Spesies Reptil Purba ini Berevolusi Karena Dahan Pohon yang Rapuh
Berita Baru, Jerman – Studi baru menunjukan, spesies reptil meluncur pertama di dunia berevolusi 260 juta tahun yang lalu berkat perubahan pada dahan kanopi pohon.
Dilansir dari Dailymail.co.uk pada 18 September, Para peneliti telah mengumpulkan fosil Coelurosauravus elivensis, spesies reptil yang punah dengan nama yang berarti “kakek berongga.”
Sisa-sisa menunjukkan spesies berevolusi dari nenek moyangnya untuk menumbuhkan patagium, atau organ membran seperti sayap di setiap sisi ini untuk memfasilitasi penerbangan.
Ini memungkinkannya untuk beradaptasi dari habitat di mana pohon-pohon berubah dari padat ke tempat di mana pohon-pohon lebih terpisah.
Ketika pohon-pohon menjadi lebih jauh dari satu sama lain, spesies tersebut tidak bisa lagi berebut di antara cabang-cabang, sehingga harus beradaptasi untuk meluncur di antara mereka.
C. elivensis – satu-satunya anggota genus Coelurosauravus, hidup pada Zaman Permian Akhir, antara 260 juta 252 juta tahun yang lalu.
Kesan seniman tentang C. elivensis menggambarkan makhluk yang tampak aneh, seperti sesuatu di antara kadal dan kupu-kupu.
Studi baru dilakukan oleh para ahli di Museum Nasional Sejarah Alam Prancis, Paris, dan Museum Staatliches für Naturkunde Karlsruhe, Jerman.

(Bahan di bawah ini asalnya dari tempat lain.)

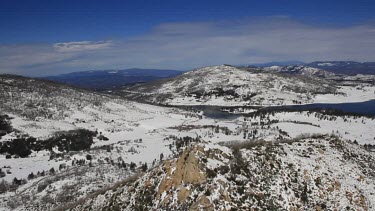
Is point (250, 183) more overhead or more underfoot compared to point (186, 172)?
more underfoot

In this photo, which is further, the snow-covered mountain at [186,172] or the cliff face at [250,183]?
the snow-covered mountain at [186,172]

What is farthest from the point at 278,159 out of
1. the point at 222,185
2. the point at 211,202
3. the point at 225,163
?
the point at 211,202

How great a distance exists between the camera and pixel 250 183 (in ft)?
61.9

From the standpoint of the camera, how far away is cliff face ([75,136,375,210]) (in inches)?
694

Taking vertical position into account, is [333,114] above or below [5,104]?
below

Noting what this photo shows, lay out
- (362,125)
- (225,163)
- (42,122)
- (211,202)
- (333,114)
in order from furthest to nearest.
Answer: (333,114) → (362,125) → (42,122) → (225,163) → (211,202)

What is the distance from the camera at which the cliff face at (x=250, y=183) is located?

“Naga-naga ini tidak ditempa dalam api mitologis, kenyataannya mereka hanya perlu berpindah dari satu tempat ke tempat lain,” kata penulis studi Valentin Buffa dari Centre de Recherche en Paléontologie Paris di French Natural History Museum.

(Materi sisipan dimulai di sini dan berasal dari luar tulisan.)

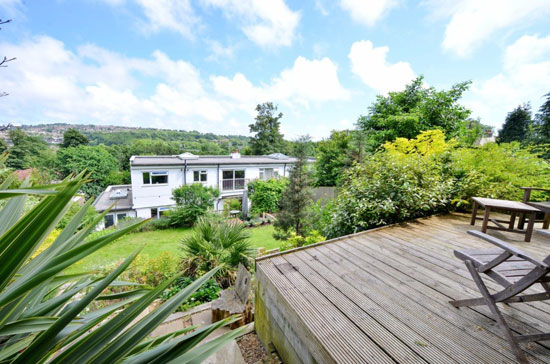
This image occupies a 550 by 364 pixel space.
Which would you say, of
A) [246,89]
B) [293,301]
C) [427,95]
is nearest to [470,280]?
[293,301]

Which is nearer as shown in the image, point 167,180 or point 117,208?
point 117,208

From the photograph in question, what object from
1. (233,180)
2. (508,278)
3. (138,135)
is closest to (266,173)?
(233,180)

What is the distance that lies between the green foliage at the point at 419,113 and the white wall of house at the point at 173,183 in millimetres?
5521

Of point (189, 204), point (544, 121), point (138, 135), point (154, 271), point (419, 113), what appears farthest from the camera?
point (138, 135)

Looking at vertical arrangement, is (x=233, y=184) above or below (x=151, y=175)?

“Ternyata, tindakan meluncur adalah moda transportasi yang paling efisien dan di sini, dalam studi baru ini, kita melihat bagaimana morfologi mereka memungkinkan hal ini.”
Satu-satunya spesimen Coelurosauravus yang diketahui dikumpulkan pada tahun 1907-1908 di barat daya Madagaskar.

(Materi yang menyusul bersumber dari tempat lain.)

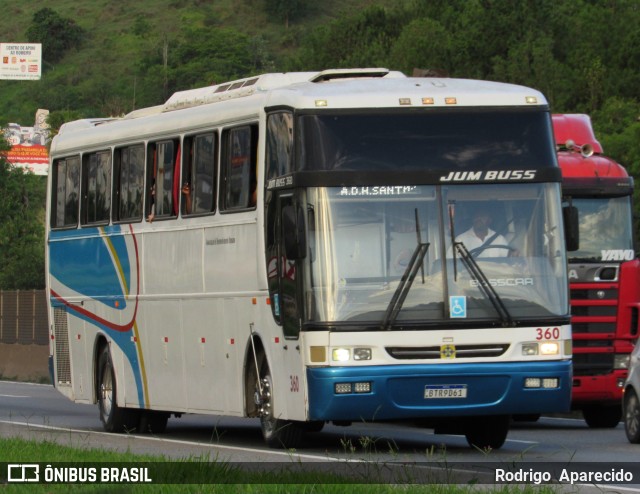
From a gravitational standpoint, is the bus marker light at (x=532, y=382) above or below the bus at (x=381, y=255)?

Hampir 20 tahun kemudian, pada tahun 1926, spesimen dideskripsikan oleh ahli paleontologi Prancis Jean Piveteau sebagai C. elivensis.
Untuk studi baru, Buffa dan rekan memeriksa tiga fosil C. elivensis yang diketahui, serta sejumlah spesimen terkait, semuanya milik keluarga Weigeltisauridae.
Fosil Weigeltisaurids yang ditandai dengan tulang panjang berbentuk batang berongga telah ditemukan di Madagaskar, Jerman, Inggris, dan Rusia.
Penelitian difokuskan pada bagian postkranial, atau semua bagian tubuh selain kepala, termasuk batang tubuh, anggota badan dan alat luncur luar biasa yang dikenal sebagai patagium.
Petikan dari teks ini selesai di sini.